XSLT is actually one part of larger specification by W3C, XSL (Extensible Stylesheet Language, which is made of two parts: XSLT and XSL-FO. XSL-FO (Formatting Objects) is an XML vocabulary that supplies formatting information for a printed. One common application of is XSLT the conversion from an XML encoded document into XSL-FO so that it can be rendered in printable form.
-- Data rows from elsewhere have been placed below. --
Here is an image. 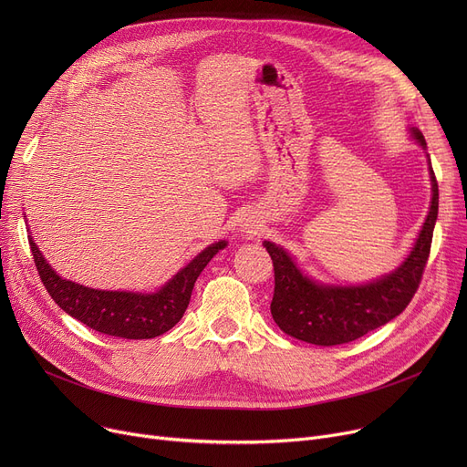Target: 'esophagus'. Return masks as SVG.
Masks as SVG:
<instances>
[{
  "label": "esophagus",
  "instance_id": "1",
  "mask_svg": "<svg viewBox=\"0 0 467 467\" xmlns=\"http://www.w3.org/2000/svg\"><path fill=\"white\" fill-rule=\"evenodd\" d=\"M259 221H255V219H252V217H248V219H244L242 223H240V234L242 236H246V238H252V236H255L257 234V231H259Z\"/></svg>",
  "mask_w": 467,
  "mask_h": 467
}]
</instances>
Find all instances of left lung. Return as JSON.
<instances>
[{
	"label": "left lung",
	"mask_w": 467,
	"mask_h": 467,
	"mask_svg": "<svg viewBox=\"0 0 467 467\" xmlns=\"http://www.w3.org/2000/svg\"><path fill=\"white\" fill-rule=\"evenodd\" d=\"M409 134L426 151L422 132L412 127ZM426 157L431 182L430 212L409 255L391 273L356 285L324 284L305 275L278 244L263 242L275 265L271 314L285 335L317 347L345 345L394 320L407 308L428 263L439 210V189L430 155Z\"/></svg>",
	"instance_id": "8db88e82"
}]
</instances>
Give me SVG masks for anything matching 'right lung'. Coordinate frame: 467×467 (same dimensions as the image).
<instances>
[{"label": "right lung", "mask_w": 467, "mask_h": 467, "mask_svg": "<svg viewBox=\"0 0 467 467\" xmlns=\"http://www.w3.org/2000/svg\"><path fill=\"white\" fill-rule=\"evenodd\" d=\"M28 240L39 278L53 301L87 327L120 338H153L174 327L187 310L196 278L219 250L227 248V240L210 244L162 287L140 293L94 289L66 280L47 263L32 234Z\"/></svg>", "instance_id": "1"}]
</instances>
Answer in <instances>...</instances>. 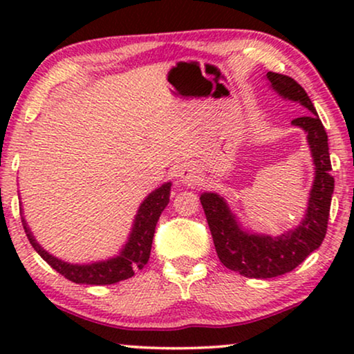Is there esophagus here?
Wrapping results in <instances>:
<instances>
[{
  "mask_svg": "<svg viewBox=\"0 0 354 354\" xmlns=\"http://www.w3.org/2000/svg\"><path fill=\"white\" fill-rule=\"evenodd\" d=\"M198 177H200V174H198V169L193 166V164H183L176 171V178L178 183H183V185H195Z\"/></svg>",
  "mask_w": 354,
  "mask_h": 354,
  "instance_id": "esophagus-1",
  "label": "esophagus"
}]
</instances>
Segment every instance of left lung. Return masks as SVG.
I'll list each match as a JSON object with an SVG mask.
<instances>
[{"label":"left lung","instance_id":"8db88e82","mask_svg":"<svg viewBox=\"0 0 354 354\" xmlns=\"http://www.w3.org/2000/svg\"><path fill=\"white\" fill-rule=\"evenodd\" d=\"M270 86L285 100L297 101L309 114L292 120L293 125L306 132L316 166L314 185L309 193L308 209L297 229L280 236L248 234L240 229L235 216L224 198L216 193H203L200 201L205 209L207 225L221 263L250 279H272L292 272L314 250H317L327 234L328 212L333 193L332 164L328 156L327 132L319 119L316 108L301 85L292 77L268 72Z\"/></svg>","mask_w":354,"mask_h":354}]
</instances>
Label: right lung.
<instances>
[{
  "label": "right lung",
  "mask_w": 354,
  "mask_h": 354,
  "mask_svg": "<svg viewBox=\"0 0 354 354\" xmlns=\"http://www.w3.org/2000/svg\"><path fill=\"white\" fill-rule=\"evenodd\" d=\"M171 195V182L164 183L156 190L149 193L145 198V201L140 206V209L135 216L132 232L127 243L120 253L114 258L101 261V263L91 264H69L64 261L55 258L50 253H46L37 240L33 239L30 229L26 224V219L22 217V225L26 230L27 239L30 241L33 248L48 264L51 266L56 272L64 275L71 282L85 283V285H111L118 283L120 280L130 279L135 274V270L143 269V266L148 263L149 253H151V243L154 236V229L159 221V216L164 211V207L169 203Z\"/></svg>",
  "instance_id": "obj_1"
}]
</instances>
Two widely-used open source XSLT Processors are:
A formatting-objects (FO) printer is an application that understand the XSL-FO formatting language and can output formats suitable for printing like pdf or postscript. Apache FOP is a popular open source FO printer. Unfortunately FOP is only an incomplete implementation of the FO specification, so don't be surprised if you receive errors regarding unsupported properties when attempting to process FO files. Check the FOP compliance page for information on supported properties.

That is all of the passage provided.